Hitachi Data Systems today announced a unique vision of virtualized data running on virtualized infrastructure along with its new integrated virtual storage platform, a hardware/software combination designed to make this vision a reality for very high-end, mission-critical environments.
Making the announcement, HDS CEO Jack Domme outlined the major challenges of the new environment in which IT operates:
- An a highly siloed legacy infrastructure in which systems from different vendors do not interoperate.
- Huge growth in unstructured data that is growing much faster than IT budgets that needs to be dynamically managed without interruption mission critical processes.
- Huge growth in virtualized applications, many being created in the cloud outside traditional IT channels, that need to access that data independent of the applications that created it.
- Frozen IT budgets that require customers to make do with what they have.

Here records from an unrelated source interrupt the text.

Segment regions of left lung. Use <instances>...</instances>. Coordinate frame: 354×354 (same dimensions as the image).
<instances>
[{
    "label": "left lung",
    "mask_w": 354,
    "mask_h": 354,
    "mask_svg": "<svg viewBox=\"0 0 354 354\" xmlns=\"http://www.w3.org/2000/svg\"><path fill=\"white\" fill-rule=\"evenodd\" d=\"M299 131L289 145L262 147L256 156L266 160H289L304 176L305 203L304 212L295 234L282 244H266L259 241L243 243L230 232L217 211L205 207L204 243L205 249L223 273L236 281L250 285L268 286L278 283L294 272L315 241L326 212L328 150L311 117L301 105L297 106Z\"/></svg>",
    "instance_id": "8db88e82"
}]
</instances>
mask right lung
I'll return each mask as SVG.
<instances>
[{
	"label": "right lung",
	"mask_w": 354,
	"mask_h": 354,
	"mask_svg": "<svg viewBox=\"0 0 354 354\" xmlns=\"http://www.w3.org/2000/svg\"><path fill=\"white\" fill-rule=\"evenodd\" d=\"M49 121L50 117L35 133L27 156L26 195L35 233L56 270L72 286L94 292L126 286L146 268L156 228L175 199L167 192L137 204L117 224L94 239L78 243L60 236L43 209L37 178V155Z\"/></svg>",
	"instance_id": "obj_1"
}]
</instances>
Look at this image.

To meet these challenges, Mr. Domme presented a vision that, he said, HDS has been working toward for several years, and the latest major step forward in realizing that vision, the HDS Virtual Storage Platform.
The vision is virtualized data on a virtualized environment. The virtualized storage environment unifies the legacy silos and islands of storage and boosts utilization from the 15%-20% common in unvirtualized data centers up to 80%+, allowing the customer to delay new storage purchases driven by the explosion of unstructured data that companies are facing.
That by itself, however, is not enough, Domme said. HDS envisions virtualized data running on this virtualized storage. Virtualization frees data from the application that created it, making it available to any application in the environment, including the multitude of new thin apps that are being developed on virtualized servers in the cloud, that companies want to use to get more value from that data. It also allows the HDS management software to move data objects from one tier to another in the environment based on the amount of use it is getting, invisible to the applications using that data. Little used data might move down tiers while remaining searchable and fully available to the applications in the virtualized environment.
It also means that that data can remain available to new applications for decades into the future. He used the example of a blood test taken 30 years ago that might be needed for comparison with a new blood test from that patient taken today. In the new HDS virtualized infrastructure that test may have migrated to the lowest tier in the system, but it is still available to the application in use today, even though the application that originally created the data object may have long since been replaced.
To accomplish this, he said, the new version of the HDS data management toolset has been expanded up, out, and deep to provide the abilities it needs to manage data in the virtualized environment. This latest step does not realize the full vision, he admitted. Indeed, some of it is still the subject of bleeding edge research at top universities such as Harvard and Stanford. However, he said, it is a major step forward in providing what HDS customers need.
Action Item: Hitachi's vision is unique and very different from that offered by EDS or Oracle. The question is how much of its promise is realized in its new Virtual Storage Platform, and in particular in its new data management capabilities, and how much is still marketing promise.